GPC-RI-MALS service was provided by Sanshu Biotechnology Co, Shanghai. Purified HA samples were sent to them. To test our HA samples, the mobile phase of the measurement is NaNO3, 10mg of HA sample was dissolved respectively by adding 1.5ml NaNO3, then the mixtures were centrifuged (12000rpm/10min) and filtered through a 0.22um filter membrane. Ultimately 100ul sample was analyzed by gel chromatography.

Module 3 - HA Micro-needle Design

Micro-needle Design
Fabrication of cHA Hydrogel Particles
Preparation of The Micro-needle Mold
Fabrication of HA-cHA-micro-needles
Water Solubility Measurement

At present, the preparation of micro-needles with natural and degradable polymer bio-materials has become a hot topic. In this project we designed a new type of micro-needles by using HA products from previous section.

Cross-link is widely used in dermal filler preparation by linking one polymer chain to another. These links may take the form of covalent bonds or ionic bonds and the polymers can be either synthetic polymers or natural polymers [21] . In polymer chemistry, "cross-linking" usually refers to the use of cross-linking agents to promote a change in the polymers' physical properties.

At present, the mainstream chemical cross-linking agents for cosmetic HA implant preparations are diethylsulfone (DVS) and 1, 4-butanediol diglycidyl ether (BDDE) [22] . DVS, although widely used in R&D, has high cytotoxicity. Not only this toxic substance is likely to be accumulated in the body after implantation, but also it may affect normal tissue growth due to calcification of the implant. In comparison, BDDE is the most commonly used cross-linking agent, it is biodegradable, much less toxic and more reactive than DVS, thereby safer for biomedical applications. Cross-linked with HA using BDDE making it more stable, less susceptible to enzymatic degradation, and with increased mechanical strength [23] . Previous studies [24] showed that under alkaline condition, the opening of BDDE rings during reaction reacts with the OH group of HA to produce crosslinked network (hydrogel).

Micro-needles made with cross-linked HA has better swelling ability and slow bio-degradation that could result to a prolonged effectiveness of the dermal filler, which has the potential to replace surgical approach or injection of HA for anti-wrinkle treatment. In addition, we performed water solubility test in water to understand whether cross-linking, solidifying and curing process could affect HA solubility.

Fig.9. Hyaluronic acid cross-linking

Cross-linked HA (cHA) reagent solution was prepared by mixing 200μL of 1,4-butanediol diglycidyl ether (BDDE) into 9.8mL of 0.25mol/L NaOH (pH13). Approximately 1.0g of HA powder was added to the cHA reagent solution and stirred well, and thoroughly mixed at 40°C for 5 hours. The prepared hydrogel was grounded, squeezed out and screened with a 170 mesh sieve to get particles having a diameter of less than 90μm [25] .

[Assignment] In the HA micro-needle text, which cross-linking agent is described as having high cytotoxicity? The records have no connection to the HA micro-needle text.

[Record excerpts]
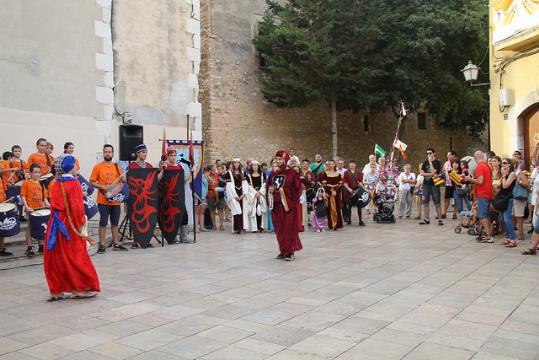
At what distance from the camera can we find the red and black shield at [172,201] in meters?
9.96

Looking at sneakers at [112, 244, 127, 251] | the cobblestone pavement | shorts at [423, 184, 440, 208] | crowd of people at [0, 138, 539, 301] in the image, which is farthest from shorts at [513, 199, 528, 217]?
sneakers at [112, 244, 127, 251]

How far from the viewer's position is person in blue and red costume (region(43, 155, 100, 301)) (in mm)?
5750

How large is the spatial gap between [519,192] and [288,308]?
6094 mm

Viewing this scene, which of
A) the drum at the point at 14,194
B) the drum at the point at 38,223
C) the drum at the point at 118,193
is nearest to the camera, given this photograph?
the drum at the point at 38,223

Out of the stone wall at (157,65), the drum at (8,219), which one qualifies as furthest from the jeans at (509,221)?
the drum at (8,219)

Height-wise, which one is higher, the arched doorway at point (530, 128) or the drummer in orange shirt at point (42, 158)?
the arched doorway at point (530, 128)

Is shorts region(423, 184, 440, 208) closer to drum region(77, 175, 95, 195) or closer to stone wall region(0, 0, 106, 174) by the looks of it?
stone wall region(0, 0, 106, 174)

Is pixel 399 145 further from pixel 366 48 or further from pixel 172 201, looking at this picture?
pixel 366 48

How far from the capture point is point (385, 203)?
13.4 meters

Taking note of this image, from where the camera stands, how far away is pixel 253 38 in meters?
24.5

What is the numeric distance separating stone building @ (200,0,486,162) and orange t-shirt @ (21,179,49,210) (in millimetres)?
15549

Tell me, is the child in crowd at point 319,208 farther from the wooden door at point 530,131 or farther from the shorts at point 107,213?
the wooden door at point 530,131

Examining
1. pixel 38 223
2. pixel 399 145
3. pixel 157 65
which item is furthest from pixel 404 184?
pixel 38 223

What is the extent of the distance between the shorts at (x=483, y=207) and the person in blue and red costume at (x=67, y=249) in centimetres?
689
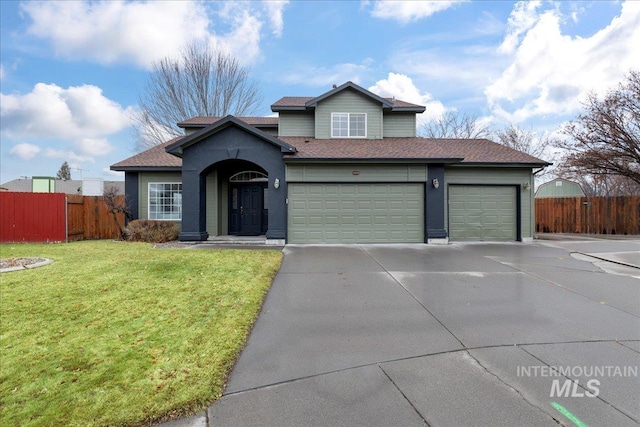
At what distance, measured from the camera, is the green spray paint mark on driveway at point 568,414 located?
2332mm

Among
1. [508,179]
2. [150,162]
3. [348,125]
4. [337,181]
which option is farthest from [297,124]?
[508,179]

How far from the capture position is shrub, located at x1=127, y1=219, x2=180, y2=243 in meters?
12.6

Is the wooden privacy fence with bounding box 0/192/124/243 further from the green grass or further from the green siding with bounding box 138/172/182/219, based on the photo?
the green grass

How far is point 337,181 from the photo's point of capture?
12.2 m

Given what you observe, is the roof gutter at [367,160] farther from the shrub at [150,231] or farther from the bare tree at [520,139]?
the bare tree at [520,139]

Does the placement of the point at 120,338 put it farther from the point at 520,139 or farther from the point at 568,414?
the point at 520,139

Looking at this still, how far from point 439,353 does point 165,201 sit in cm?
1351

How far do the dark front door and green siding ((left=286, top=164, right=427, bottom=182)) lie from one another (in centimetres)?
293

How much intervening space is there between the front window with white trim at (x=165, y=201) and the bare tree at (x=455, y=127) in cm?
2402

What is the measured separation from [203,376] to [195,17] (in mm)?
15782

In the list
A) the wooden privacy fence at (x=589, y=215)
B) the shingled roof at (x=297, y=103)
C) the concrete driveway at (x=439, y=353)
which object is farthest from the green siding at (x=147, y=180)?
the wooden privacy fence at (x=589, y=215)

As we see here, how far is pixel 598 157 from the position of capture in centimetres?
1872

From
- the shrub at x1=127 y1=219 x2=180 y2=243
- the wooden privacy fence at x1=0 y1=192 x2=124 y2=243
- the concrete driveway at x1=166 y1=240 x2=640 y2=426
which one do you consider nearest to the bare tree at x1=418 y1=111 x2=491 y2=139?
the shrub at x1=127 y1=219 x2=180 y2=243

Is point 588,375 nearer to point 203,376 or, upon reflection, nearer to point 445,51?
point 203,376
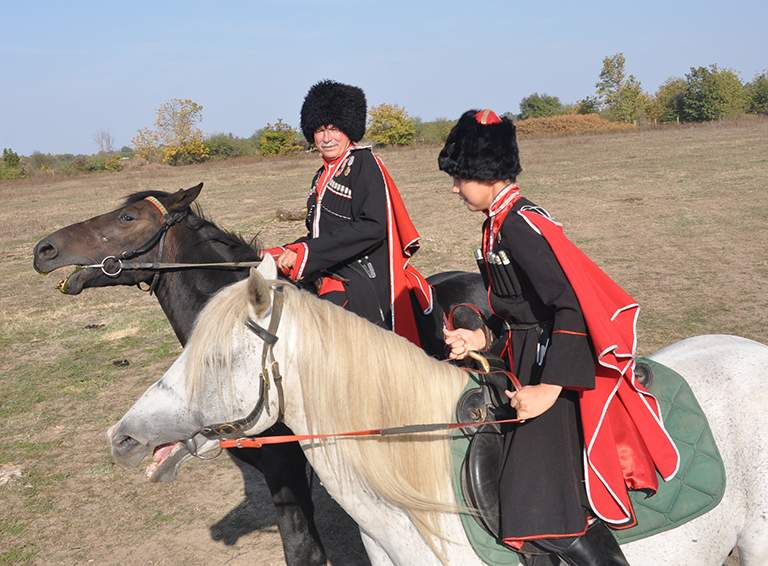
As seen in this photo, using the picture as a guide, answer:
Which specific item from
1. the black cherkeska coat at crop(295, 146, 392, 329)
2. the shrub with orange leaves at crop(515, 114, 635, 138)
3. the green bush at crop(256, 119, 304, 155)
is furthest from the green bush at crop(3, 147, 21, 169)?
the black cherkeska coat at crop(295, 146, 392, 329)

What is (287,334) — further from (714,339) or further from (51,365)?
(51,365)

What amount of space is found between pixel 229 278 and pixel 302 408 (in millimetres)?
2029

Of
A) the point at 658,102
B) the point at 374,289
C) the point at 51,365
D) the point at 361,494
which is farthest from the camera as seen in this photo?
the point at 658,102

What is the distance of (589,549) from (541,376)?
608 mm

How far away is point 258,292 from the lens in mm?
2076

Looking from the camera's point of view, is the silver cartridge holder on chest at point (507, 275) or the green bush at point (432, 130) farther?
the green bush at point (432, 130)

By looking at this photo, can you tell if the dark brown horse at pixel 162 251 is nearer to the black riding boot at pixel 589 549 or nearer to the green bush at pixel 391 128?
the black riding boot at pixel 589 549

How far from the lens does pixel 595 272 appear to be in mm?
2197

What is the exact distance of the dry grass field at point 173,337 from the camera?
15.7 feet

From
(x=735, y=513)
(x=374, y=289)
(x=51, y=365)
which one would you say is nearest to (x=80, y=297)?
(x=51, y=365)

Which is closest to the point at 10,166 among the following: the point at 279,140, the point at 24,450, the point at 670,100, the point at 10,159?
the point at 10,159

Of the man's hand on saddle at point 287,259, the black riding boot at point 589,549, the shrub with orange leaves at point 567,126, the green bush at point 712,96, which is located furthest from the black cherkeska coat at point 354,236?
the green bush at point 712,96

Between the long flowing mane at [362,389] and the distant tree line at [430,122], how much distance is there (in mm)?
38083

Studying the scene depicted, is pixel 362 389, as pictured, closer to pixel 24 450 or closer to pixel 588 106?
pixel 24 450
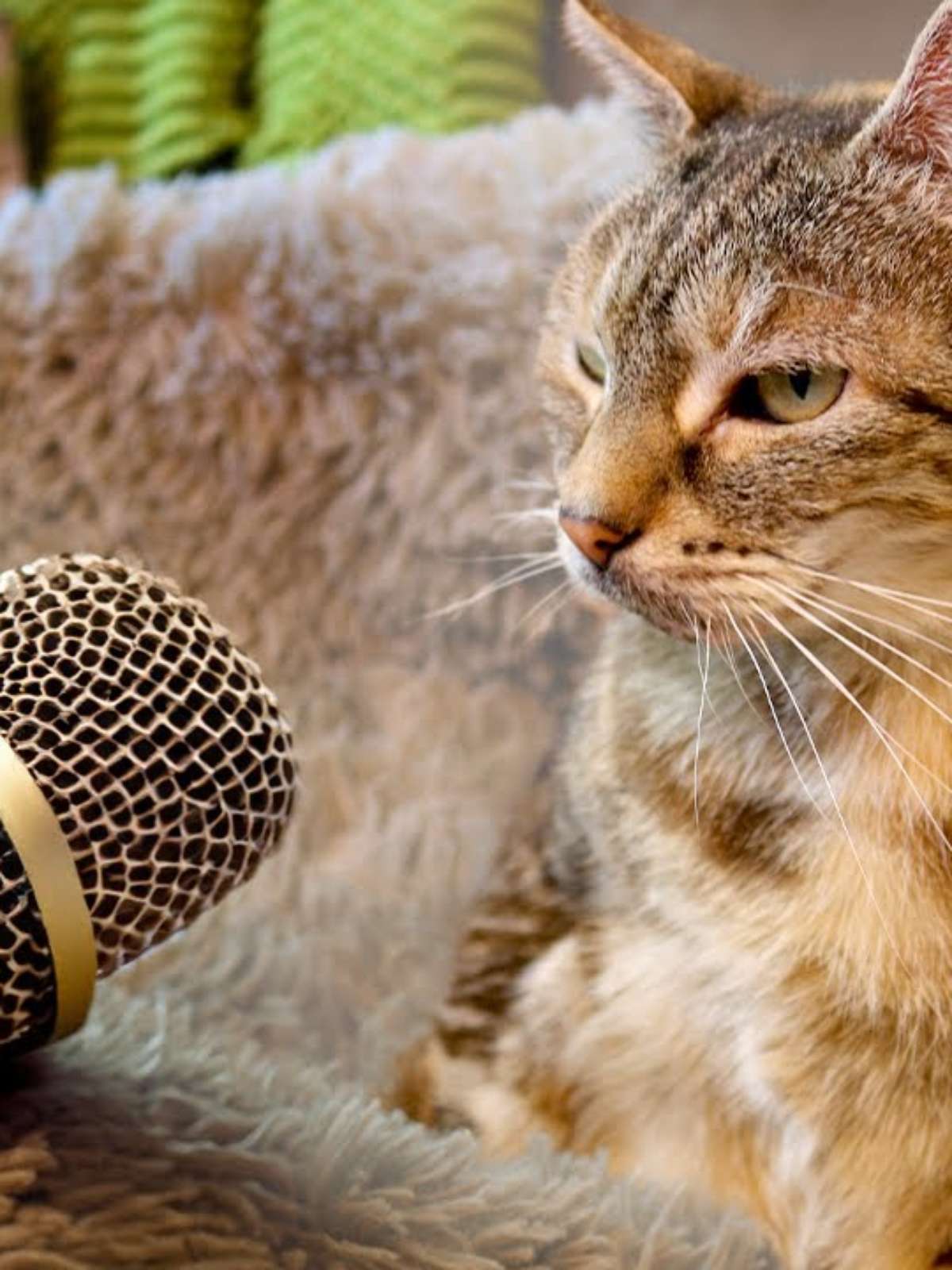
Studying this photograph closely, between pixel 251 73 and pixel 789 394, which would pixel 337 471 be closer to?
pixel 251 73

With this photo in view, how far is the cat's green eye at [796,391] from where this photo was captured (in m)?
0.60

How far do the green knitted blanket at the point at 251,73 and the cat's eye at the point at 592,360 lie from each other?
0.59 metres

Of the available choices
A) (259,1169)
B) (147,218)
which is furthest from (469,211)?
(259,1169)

[Result for this exercise] Diethylsulfone (DVS).